* **GIVEN PROBLEM**: Which lines of the listing below contain the string "instances", matched case-sensitively? Copy each of those lines in full.

--- Begin ---

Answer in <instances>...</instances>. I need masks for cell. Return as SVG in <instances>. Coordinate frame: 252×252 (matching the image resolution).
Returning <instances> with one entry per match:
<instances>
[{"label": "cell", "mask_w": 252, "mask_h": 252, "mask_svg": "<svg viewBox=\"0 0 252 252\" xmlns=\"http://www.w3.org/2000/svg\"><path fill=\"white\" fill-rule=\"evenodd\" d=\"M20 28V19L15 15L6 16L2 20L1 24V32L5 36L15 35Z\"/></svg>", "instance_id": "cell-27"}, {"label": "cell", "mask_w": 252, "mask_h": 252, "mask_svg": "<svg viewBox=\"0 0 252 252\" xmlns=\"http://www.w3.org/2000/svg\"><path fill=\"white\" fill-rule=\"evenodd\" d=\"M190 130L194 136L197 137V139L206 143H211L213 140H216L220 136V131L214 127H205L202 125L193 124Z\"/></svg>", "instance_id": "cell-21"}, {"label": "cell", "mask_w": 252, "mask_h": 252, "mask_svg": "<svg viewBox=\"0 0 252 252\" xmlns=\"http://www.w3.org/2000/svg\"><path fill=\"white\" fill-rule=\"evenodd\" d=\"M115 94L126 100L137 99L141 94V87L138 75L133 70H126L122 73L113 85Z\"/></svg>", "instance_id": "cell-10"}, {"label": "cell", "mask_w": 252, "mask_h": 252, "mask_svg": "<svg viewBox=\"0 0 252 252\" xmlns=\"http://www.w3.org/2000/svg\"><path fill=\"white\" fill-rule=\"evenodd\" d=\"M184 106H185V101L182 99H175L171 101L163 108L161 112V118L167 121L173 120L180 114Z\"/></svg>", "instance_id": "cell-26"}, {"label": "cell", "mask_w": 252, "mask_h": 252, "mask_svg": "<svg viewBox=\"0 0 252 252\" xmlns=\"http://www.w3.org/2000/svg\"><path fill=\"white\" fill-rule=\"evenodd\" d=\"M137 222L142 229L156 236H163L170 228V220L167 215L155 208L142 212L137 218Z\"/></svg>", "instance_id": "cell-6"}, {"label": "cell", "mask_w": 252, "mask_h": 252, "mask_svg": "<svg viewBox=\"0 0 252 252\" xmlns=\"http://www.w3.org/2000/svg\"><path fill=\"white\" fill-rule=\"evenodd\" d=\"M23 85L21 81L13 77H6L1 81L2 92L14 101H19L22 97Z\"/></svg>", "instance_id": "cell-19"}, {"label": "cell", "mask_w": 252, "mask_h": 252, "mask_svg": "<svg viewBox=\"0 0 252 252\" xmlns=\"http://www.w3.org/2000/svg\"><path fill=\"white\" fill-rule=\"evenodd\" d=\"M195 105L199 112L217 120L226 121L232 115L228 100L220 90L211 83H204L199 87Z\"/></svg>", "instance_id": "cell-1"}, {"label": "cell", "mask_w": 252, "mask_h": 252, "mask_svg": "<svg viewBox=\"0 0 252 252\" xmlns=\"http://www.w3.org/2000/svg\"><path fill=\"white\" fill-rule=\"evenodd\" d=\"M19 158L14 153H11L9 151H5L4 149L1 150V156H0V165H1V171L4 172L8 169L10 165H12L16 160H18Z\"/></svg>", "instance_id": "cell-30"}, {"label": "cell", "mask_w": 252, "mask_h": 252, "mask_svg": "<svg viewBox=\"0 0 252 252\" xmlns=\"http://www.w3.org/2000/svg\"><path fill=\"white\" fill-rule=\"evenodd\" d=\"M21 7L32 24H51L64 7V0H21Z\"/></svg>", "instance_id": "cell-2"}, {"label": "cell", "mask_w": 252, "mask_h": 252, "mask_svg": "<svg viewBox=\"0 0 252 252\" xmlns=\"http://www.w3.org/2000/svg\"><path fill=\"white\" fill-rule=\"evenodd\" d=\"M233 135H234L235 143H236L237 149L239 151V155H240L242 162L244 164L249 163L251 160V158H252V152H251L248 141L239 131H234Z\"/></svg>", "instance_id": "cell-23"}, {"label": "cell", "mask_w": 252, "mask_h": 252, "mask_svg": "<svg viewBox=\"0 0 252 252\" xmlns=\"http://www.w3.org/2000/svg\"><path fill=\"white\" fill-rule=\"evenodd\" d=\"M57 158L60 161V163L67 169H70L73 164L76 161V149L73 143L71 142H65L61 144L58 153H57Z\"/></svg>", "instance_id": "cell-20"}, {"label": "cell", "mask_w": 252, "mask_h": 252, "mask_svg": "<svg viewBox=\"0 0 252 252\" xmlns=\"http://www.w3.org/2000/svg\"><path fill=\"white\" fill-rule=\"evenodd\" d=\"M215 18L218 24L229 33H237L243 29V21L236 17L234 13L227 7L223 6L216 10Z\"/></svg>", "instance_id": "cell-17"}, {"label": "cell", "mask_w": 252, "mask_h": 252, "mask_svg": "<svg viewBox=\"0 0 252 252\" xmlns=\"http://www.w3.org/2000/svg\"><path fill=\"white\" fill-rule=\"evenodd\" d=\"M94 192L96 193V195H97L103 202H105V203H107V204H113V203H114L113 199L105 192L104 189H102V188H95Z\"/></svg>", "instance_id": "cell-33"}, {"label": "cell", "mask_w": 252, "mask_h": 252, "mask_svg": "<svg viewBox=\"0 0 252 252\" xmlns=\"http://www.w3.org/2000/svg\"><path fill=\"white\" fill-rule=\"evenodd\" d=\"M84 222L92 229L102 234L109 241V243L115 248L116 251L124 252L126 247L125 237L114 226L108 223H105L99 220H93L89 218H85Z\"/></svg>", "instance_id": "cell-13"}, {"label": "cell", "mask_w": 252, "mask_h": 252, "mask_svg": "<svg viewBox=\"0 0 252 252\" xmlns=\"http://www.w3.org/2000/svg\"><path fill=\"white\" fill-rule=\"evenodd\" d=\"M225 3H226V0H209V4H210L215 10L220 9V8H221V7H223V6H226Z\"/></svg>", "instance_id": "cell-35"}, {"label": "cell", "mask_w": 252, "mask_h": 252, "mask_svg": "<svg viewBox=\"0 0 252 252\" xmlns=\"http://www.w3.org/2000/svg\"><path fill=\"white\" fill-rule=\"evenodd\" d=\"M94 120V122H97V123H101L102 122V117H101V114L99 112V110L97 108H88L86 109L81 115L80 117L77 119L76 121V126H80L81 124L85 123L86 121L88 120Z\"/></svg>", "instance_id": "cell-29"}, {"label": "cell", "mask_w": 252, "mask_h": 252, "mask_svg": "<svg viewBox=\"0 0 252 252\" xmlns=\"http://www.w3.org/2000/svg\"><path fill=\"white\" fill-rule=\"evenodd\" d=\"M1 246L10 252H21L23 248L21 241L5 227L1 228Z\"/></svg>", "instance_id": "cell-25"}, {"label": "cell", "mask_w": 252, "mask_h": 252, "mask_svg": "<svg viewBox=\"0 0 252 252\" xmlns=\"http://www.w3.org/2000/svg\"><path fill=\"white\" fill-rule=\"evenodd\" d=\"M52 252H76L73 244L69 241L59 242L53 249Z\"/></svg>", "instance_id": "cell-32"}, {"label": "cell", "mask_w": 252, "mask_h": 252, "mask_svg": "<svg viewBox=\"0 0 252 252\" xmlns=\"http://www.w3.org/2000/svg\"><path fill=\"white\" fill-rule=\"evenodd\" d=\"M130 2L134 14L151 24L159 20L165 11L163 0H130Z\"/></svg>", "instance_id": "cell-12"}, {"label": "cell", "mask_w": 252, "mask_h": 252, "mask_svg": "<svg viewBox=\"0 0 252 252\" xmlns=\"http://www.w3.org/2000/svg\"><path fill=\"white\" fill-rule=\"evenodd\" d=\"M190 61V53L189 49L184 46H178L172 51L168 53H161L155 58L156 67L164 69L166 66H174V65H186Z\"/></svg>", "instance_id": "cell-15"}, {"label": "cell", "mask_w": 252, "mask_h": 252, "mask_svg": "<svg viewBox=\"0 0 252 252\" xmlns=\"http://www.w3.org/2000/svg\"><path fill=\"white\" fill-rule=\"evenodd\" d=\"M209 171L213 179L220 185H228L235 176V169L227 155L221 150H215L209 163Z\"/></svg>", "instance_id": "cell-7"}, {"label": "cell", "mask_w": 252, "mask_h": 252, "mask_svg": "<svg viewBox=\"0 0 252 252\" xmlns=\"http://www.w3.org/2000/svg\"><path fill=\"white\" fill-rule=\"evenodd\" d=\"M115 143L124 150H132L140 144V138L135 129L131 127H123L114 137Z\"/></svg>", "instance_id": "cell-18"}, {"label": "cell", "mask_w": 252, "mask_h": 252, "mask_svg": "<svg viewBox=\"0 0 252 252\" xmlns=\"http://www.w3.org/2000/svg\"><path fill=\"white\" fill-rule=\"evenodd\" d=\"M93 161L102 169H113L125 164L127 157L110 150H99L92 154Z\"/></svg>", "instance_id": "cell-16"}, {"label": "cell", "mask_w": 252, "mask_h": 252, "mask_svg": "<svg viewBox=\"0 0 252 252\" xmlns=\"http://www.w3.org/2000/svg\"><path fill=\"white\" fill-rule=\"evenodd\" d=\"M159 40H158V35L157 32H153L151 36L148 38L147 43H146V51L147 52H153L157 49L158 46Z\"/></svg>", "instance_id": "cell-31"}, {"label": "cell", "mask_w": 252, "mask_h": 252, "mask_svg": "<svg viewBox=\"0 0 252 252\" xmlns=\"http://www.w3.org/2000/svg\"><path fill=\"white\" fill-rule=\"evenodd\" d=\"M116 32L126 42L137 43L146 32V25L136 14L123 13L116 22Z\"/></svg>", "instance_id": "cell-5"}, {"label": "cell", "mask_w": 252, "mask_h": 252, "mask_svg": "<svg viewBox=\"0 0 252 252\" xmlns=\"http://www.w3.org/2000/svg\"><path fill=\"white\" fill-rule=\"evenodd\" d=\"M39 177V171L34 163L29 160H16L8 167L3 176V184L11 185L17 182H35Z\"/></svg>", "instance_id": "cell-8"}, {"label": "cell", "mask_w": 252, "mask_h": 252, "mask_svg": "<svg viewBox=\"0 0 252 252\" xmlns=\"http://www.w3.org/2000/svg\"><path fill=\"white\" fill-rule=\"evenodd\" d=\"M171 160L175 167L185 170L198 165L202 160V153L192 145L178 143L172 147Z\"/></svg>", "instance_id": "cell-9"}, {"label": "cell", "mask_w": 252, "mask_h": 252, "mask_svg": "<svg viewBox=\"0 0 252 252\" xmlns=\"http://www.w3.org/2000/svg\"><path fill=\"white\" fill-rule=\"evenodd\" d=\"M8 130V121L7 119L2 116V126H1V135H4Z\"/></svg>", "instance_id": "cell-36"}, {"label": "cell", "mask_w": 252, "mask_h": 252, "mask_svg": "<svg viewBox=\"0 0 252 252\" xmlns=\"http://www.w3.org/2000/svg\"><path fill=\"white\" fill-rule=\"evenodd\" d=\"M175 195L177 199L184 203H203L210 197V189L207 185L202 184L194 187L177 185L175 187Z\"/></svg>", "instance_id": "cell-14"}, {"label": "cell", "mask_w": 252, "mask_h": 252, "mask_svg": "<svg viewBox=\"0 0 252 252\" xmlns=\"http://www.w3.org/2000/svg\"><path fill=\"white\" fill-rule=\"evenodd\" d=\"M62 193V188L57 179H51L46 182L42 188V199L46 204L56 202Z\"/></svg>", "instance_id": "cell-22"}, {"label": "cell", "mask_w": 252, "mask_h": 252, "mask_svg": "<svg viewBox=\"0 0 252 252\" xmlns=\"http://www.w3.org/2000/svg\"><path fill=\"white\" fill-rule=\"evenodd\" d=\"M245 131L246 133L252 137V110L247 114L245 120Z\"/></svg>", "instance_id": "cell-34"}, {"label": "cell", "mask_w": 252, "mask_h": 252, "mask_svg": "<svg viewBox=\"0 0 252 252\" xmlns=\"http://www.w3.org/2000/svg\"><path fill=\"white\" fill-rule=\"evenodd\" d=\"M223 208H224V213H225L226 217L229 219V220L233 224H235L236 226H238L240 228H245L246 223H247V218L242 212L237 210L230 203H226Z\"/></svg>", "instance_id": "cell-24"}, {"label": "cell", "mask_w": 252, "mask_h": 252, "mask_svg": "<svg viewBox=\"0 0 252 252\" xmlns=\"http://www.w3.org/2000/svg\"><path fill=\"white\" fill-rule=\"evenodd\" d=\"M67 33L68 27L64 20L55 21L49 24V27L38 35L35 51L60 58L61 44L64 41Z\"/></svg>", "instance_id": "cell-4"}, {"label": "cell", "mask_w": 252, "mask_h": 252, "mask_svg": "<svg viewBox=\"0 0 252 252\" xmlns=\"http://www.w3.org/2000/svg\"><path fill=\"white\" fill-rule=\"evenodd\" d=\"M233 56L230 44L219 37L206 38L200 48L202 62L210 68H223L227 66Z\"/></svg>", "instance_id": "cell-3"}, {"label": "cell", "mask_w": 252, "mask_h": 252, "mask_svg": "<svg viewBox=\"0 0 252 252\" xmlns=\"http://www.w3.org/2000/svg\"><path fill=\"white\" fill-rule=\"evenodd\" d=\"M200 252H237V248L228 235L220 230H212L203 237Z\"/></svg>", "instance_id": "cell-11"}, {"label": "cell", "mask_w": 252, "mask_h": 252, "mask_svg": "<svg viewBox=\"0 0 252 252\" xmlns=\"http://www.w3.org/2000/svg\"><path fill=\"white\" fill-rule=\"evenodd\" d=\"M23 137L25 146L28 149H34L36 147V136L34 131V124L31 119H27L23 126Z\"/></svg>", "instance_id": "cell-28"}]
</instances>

--- End ---

* **FINISHED TASK**:
Answer in <instances>...</instances>. I need masks for cell. Return as SVG in <instances>. Coordinate frame: 252×252 (matching the image resolution).
Returning <instances> with one entry per match:
<instances>
</instances>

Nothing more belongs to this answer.